ACTION ITEM: All of the entries, apart from their pictures, are to be copied verbatim.
==== DATA FOR PROCESSING
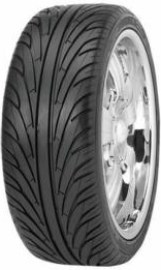 Nankang NS-2R 255/40 R17 98W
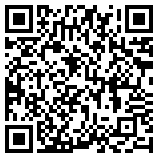 QR Code for Davis Photographic Group in Grand Junction, CO 81501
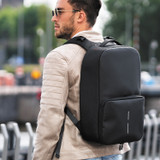 Flex Gym Bag
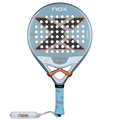 NOX VK10 Ventus Control 12K padel racket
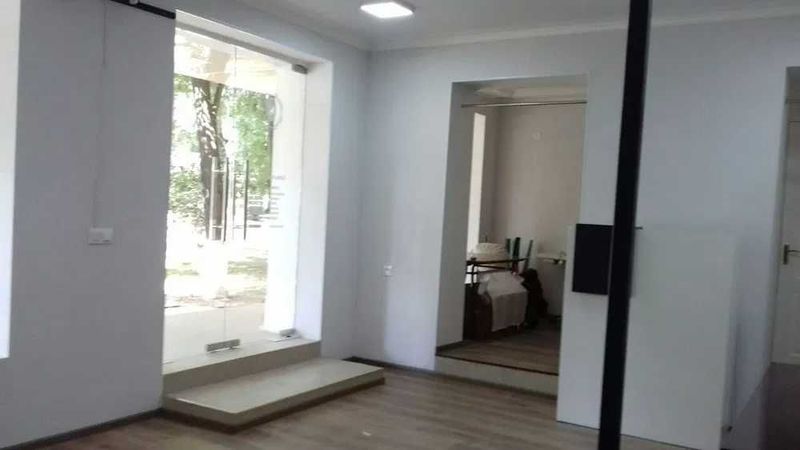 Сдается помещение под офис на Максим Горьком Сдается помещение под офис на Максим Горьком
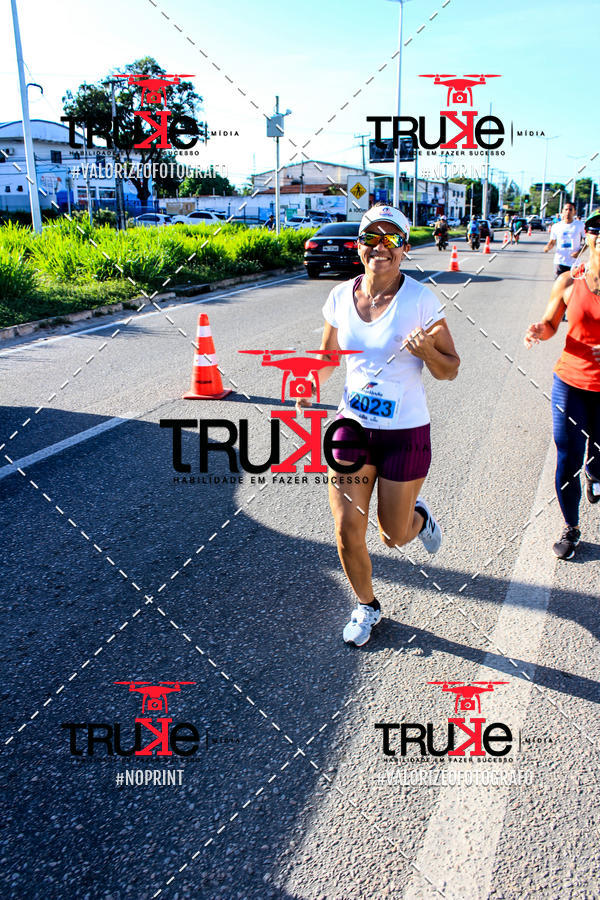 Buy your photos of the eventII Meia Maratona do Eus�bio on Fotop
========
ANSWER FOR THE TASK:
 Nankang NS-2R 255/40 R17 98W
 QR Code for Davis Photographic Group in Grand Junction, CO 81501
 Flex Gym Bag
 NOX VK10 Ventus Control 12K padel racket
 Сдается помещение под офис на Максим Горьком Сдается помещение под офис на Максим Горьком
 Buy your photos of the eventII Meia Maratona do Eus�bio on Fotop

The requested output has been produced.